The front pages of several major Nigerian newspapers, including The Punch, the Vanguard, the Nation, ThisDay, the Guardian and the Daily Sun, amongst others, ran on Monday with an image decrying the latest push into media censorship launched by the administration of President Muhammadu Buhari.
“Information Blackout,” reads the caption that runs with the image of an individual’s mouth behind bars, representing censorship of free speech.
“It’s not just against the media….it’s about society’s right to know, your right to be heard.”
This comes a month after the country’s government banned its citizens from using the social media network Twitter. After which, the government began seeking to expand its social media censorship to “all online media” despite consistent public outcry.

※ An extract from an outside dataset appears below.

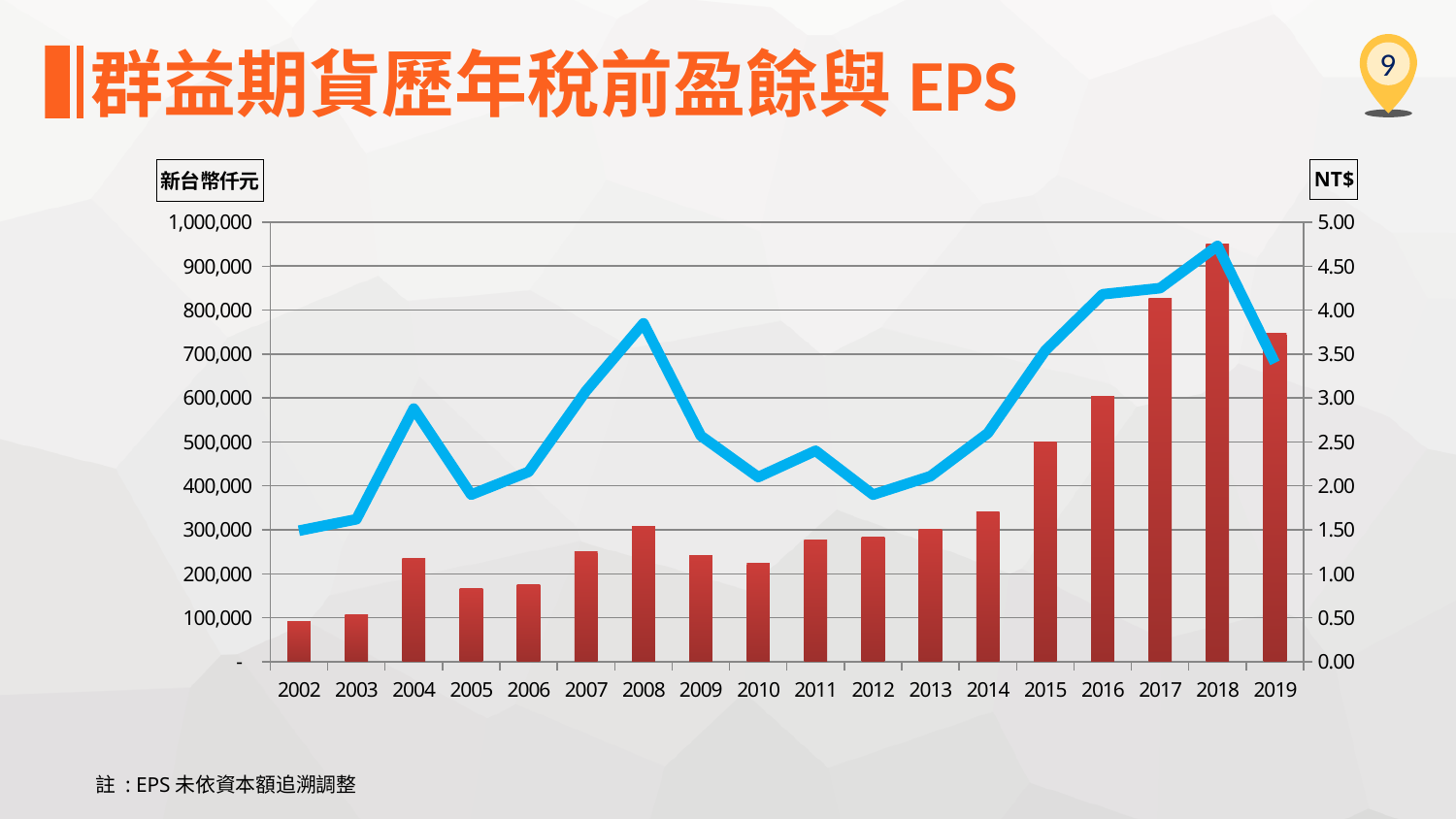
Is the bar value for 2017 greater or less than 800,000? greater How many years are shown on the x axis of the chart? 18 Which year has the shortest bar (lowest pre-tax earnings)? 2002 Do the bars rise or fall from 2014 to 2018? rise Which year has the tallest bar (highest pre-tax earnings)? 2018 Which year has the larger bar, 2017 or 2019? 2017 What is the title of the chart on the slide? 群益期貨歷年稅前盈餘與 EPS Is the EPS line value for 2008 greater or less than 3.50? greater Is the EPS line value for 2018 greater or less than 4.50? greater What unit label is shown above the right-hand axis of the chart? NT$ What kind of chart is shown on the slide? Combined bar and line chart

According to Premium Times, the message is a joint release from the Nigerian Union of Journalists (NUJ), the Nigerian Guild of Editors (NGE) and the Newspaper Proprietors’ Association of Nigeria (NPAN).
The advertorial claims that the Nigerian Press Council (NPC) and Nigerian Broadcasting Commission (NBC) Media Act amendment bills currently being considered by federal lawmakers are geared against citizens’ rights to free and fair information.
The NPC Amendment Bill reportedly will give the president the right to appoint the chair of the board of the Nigerian Press Council.
It also empowers the president to appoint all other members of the board upon the recommendation of the information minister. By all intents and purposes, this act will give the Federal Government control of the country’s press.
The NBC Amendment Bill will see the government control “all online media” if passed.
The new bills, which are already at the public hearing stage, are being sponsored by Olusegun Odebunmi, Chairman of the House of Representatives Committee on Information, National Orientation, Ethics and Values.
Channels Television, a venerated TV news station in the country, writes that Femi Falana, a Senior Advocate of Nigeria and human rights activist, describes the bills as “anti-media,” while Odebunmi has said that the bill to amend the Nigerian Press Council act is not designed to “gag the media.”
Yet existing censorship on broadcast stations persists, and instances where stations are ordered to stop broadcasting information that the government “feels uncomfortable with” are common, claims Premium Times.
Heavy fines are also commonly imposed when there is an alleged breach by the media.